=== Короткая задача ===
Подсчитайте строки данных, в которых встречается слово «Each». В ответе дайте только число.

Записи
--
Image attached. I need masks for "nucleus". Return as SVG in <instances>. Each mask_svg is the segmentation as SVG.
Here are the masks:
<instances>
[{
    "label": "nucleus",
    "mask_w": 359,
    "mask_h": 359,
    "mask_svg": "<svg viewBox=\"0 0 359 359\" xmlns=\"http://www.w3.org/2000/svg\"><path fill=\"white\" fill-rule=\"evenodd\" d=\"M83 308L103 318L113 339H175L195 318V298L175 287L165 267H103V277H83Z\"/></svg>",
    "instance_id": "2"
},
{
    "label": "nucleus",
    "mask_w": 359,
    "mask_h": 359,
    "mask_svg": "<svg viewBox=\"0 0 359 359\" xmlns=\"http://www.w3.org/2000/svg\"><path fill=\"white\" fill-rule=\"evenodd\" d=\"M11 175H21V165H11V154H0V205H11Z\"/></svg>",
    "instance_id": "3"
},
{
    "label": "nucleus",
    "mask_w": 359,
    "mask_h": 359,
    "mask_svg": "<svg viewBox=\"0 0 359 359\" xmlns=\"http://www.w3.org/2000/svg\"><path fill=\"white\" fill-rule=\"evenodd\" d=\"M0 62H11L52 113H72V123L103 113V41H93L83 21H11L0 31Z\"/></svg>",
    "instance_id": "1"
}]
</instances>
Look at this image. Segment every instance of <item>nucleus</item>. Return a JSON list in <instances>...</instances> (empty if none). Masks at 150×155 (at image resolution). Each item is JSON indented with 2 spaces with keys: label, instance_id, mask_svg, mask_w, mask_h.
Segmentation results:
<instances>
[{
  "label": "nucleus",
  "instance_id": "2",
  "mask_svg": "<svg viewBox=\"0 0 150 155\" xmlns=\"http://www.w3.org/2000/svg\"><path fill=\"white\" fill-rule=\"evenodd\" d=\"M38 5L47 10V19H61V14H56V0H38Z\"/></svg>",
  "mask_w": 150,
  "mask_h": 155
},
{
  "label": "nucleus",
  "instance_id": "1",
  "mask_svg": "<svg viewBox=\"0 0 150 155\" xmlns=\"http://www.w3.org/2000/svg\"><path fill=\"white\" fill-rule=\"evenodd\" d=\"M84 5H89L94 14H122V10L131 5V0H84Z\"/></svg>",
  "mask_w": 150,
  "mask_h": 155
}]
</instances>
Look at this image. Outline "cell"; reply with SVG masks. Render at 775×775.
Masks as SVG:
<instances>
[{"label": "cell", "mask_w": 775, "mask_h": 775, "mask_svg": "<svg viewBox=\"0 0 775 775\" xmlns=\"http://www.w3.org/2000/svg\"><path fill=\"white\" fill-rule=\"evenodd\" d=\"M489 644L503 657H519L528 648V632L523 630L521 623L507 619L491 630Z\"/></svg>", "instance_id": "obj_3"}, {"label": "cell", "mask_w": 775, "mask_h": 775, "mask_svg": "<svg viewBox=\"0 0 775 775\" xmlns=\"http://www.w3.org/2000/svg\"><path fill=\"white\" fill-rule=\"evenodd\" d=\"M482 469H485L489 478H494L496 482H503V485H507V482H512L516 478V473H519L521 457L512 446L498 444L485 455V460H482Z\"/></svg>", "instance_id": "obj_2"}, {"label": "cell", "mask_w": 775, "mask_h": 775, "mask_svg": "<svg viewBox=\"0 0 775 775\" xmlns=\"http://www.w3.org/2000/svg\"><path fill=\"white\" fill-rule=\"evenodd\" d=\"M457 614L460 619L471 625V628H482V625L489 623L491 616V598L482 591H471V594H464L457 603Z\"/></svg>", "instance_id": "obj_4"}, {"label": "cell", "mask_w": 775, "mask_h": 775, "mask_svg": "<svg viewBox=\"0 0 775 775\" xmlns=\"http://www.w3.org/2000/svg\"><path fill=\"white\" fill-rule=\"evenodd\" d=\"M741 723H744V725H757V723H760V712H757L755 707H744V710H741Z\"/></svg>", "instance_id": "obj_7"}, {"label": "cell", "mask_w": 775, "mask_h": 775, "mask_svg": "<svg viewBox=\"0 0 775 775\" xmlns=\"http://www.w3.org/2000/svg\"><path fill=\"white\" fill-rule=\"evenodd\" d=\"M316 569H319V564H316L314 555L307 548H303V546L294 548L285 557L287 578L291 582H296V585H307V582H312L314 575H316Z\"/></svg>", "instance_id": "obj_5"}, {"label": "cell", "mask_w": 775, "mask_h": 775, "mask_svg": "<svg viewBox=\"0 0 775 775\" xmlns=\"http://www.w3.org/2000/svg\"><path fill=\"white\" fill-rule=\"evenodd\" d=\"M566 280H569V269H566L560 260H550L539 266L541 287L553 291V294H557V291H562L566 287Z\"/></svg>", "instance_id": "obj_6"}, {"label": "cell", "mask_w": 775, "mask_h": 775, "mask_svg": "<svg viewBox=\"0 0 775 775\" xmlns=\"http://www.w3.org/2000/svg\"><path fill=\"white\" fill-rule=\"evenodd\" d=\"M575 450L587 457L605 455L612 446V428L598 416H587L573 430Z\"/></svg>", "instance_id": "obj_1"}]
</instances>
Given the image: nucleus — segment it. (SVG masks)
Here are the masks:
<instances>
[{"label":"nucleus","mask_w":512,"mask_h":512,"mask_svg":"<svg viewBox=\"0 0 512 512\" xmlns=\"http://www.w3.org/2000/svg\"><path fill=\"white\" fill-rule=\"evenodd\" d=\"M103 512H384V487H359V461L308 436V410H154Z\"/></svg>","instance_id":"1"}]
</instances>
--
=== Ответ к упражнению ===
2